I dont know what to say. Wise in a way- to start off part time and see what comes. But a little not-so-wise to waste her degree for a job that requires no degree at all. Maybe I'm just too realistic. Kill-joy. Anyway, I wish her all happiness and I have the feeling that she will make it. If there is one person in this world who has all the luck, she's the one... (i never meant to imply or apply that she's got no substance, she's a dean's list student, mind you).
Which leads me to the thought. Should I also do smthg tht I like? But I wouldnt say that I have a 'dying passion' for anything at all. I like a lot of stuff- sports, music, theatre, cooking and a little bit of dance (for fitness) as well as writing. But I wouldnt go as far as to enrol myself in any course or even quitting my job for my interest. I do have plans to leave the profession in the future but that would take place probably in the next 5 years time or later. Got to iron out some issues and strategies first before making that giant leap...
Anyway, back to passions and interest and working for what i like and not for money and all that whole issue. I thk the main problem with me is not my indecisiveness of what to do but rather, I cannot commit to what I want to do. My current job requires me to hv free time at night coz I wouldnt know when I have to stay till late to complete my work. And then there is this thing about relations with friends and family which, if I were to pursue a part time job I would have to sacrifice the only free time I have to catch up with them. I still meet up with my old school mates, uni mates, church mates and some new friends (not many tho) and I dont wish to see myself drifting away from my friends for some kind of part time job or class or whatever. Even if I dont meet up with anyone, I still would rather spend the quality time that I have with myself just to rest and do what I want, alone.
I think the only motivation for me to start picking up a new skill is just to meet new people. I always seek to expand my network. Get to know more people. I'm already a full-grown working adult, so I should build up my network of yuppies for more exposure to the world outside. Maybe that is the only motivation for me to take up a course. Ok, besides the hope that my interest would actually pay me thousands of ringgit (or other higher currency) for practising it. Which, in fact has a probability of 50% or less...
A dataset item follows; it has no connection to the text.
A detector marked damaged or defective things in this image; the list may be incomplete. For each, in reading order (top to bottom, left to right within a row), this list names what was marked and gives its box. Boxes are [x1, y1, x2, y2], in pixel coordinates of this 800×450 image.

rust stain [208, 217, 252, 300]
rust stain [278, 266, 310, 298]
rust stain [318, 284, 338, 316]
So, just for the fun of it, i think i would take up tennis (from whr i stopped a long time ago) which is achievable thanks to the Kelab Sukan and maybe...theatre. But i wont make a career out of any. If (IF) i were to jump, perhaps smthg like writing and events would be a better choice for me. On a fun note, i would like to try modelling (OK, I know I am NOT model material, face not pretty, body got fats here and there and I dont have tofu skin and Pantene hair) and DJ-ing (Yes, I also know that I am NOT DJ material either, I am not eloquent enough). That's why la I said 'on a fun note'. Just for fun.
So what do I do in the end? Just wait and see what God has in store for me.